Öte yandan raporda, hükümetin, bazı siyasi partilerin ve liderlerin faaliyetlerini kısıtladığı, milletvekili dokunulmazlığına rağmen mahkemelerin, cezaevindeki 8 seçilmiş parlamenterin tahliyesini engellediği iddia edildi.
Raporda, bazı yetkililerin yolsuzluk yaptıklarına, bunun yanı sıra cezayı öngören yasanın etkili biçimde uygulanmadığına değinildi.
Siyasi partilerin kapatılmasına yönelik yargı yolunun açık olduğu belirtilen raporda, mecliste 79, kabinede bir kadın milletvekilinin bulunduğu, parlamentoya yaklaşık 50 yıl sonra ilk kez Süryani bir milletvekilinin girdiği bildirildi.
Raporda kadınların, iş yerlerinde ayrımcılığa uğradıklarına, genellikle idareci kadrolarında yer almadıklarına, çocukların cinsel istismar gördükleri yönünde bilgiler bulunduğuna, ensestin hala bir problem olduğuna, terör örgütü PKK’nın çocuk askerleri kullandığına işaret edildi.
İnsan hakları raporunda, Türkiye’de Yahudi karşıtı olayların meydana geldiği, çeşitli gazetelerin, reklamların ve televizyon programlarının, Yahudi aleyhtarı mesajlar taşımayı sürdürdüğü, kitap evlerinde bu konudaki kaynakların yaygın biçimde görüldüğü savunuldu.
Türk hükümetinin, engelli kişilerle ilgili yasayı etkili biçimde uygulamadığı da öne sürülen raporda, anayasanın, tüm vatandaşlar için tek bir tabiiyet tanımını şart koştuğu bildirildi.
Raporda, hükümetin, dernek kurma hakkı ve toplu sözleşme konularında bazı kısıtlamaları devam ettirdiği, iş yasasının, sendika liderlerinin siyasi partilerde görev almalarını yasakladığı belirtildi.

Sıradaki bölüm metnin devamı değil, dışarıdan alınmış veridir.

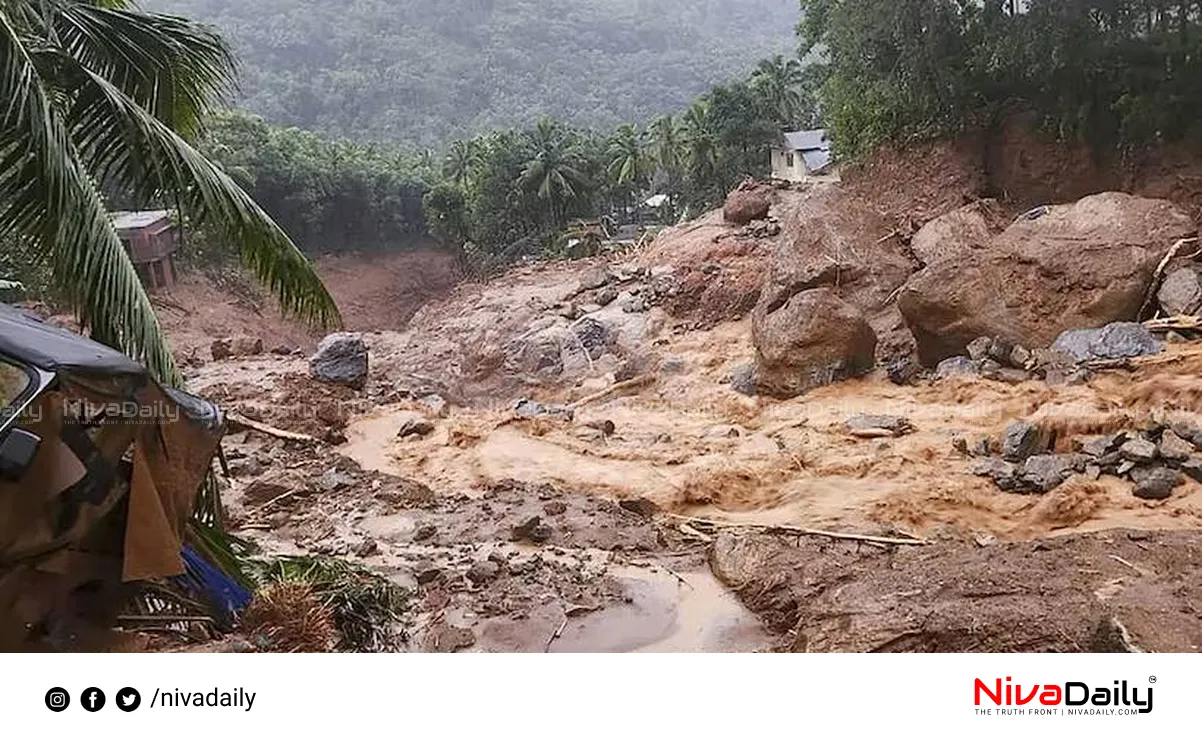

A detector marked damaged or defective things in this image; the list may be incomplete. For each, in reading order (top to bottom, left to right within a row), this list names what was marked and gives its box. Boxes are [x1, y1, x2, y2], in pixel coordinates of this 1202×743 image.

damaged car roof [0, 299, 147, 372]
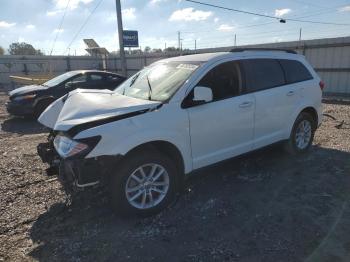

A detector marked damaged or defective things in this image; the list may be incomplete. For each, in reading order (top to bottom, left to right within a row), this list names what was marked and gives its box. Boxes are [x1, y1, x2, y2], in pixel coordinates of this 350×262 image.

crushed hood [37, 89, 161, 132]
broken headlight [53, 134, 100, 159]
damaged front end [37, 133, 120, 192]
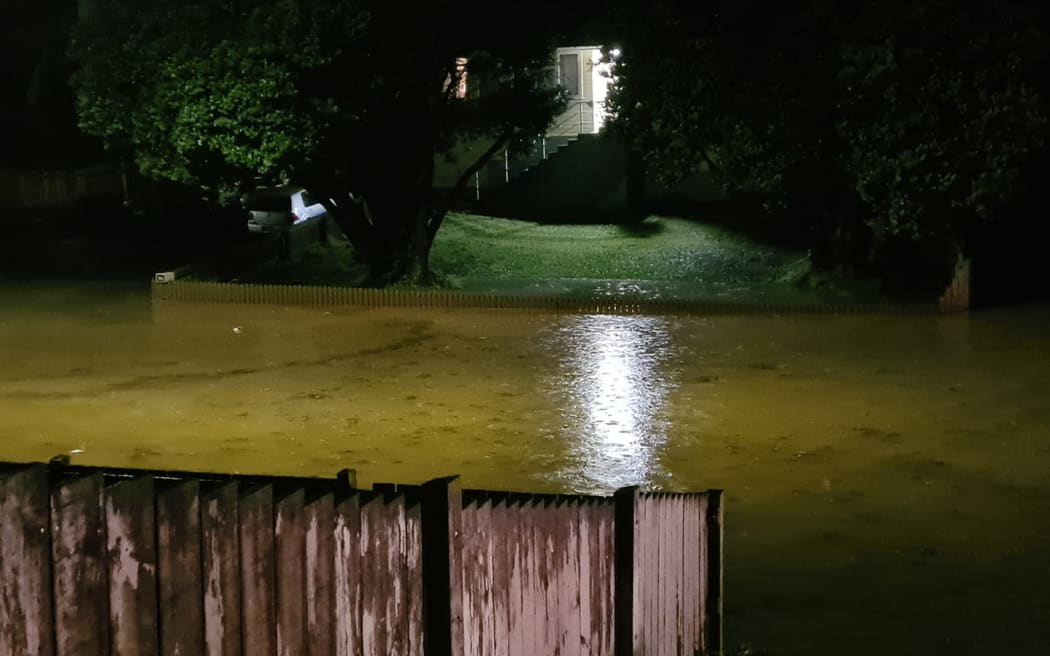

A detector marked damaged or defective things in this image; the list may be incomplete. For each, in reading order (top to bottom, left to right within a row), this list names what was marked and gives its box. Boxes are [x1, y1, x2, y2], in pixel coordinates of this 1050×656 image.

rust stain on fence [150, 277, 944, 316]
rust stain on fence [0, 459, 722, 654]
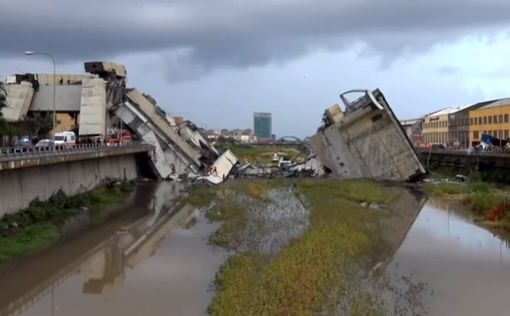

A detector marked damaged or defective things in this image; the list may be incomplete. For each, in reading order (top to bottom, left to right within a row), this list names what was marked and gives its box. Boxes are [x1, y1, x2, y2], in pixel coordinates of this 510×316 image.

broken concrete [310, 90, 426, 181]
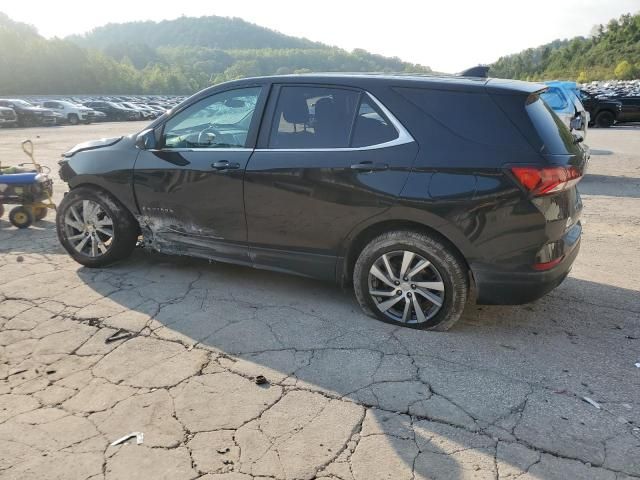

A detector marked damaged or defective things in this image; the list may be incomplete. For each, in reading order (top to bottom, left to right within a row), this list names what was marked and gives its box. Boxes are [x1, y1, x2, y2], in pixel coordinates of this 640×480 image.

Yasaların, zorla çalıştırılmanın her türlüsünü yasakladığı ve hükümetin bunları etkili biçimde uyguladığı vurgulanan raporda, çoğunlukla tarım, marangozluk ve ayakkabıcılık sektörlerinde kullanılan çocuk işçilerin, oto tamirciliği ve sokak satıcılığı da yaptıkları, bazı ailelerin çocuklarını çalışmaya ve dilenmeye zorladığı kaydedildi.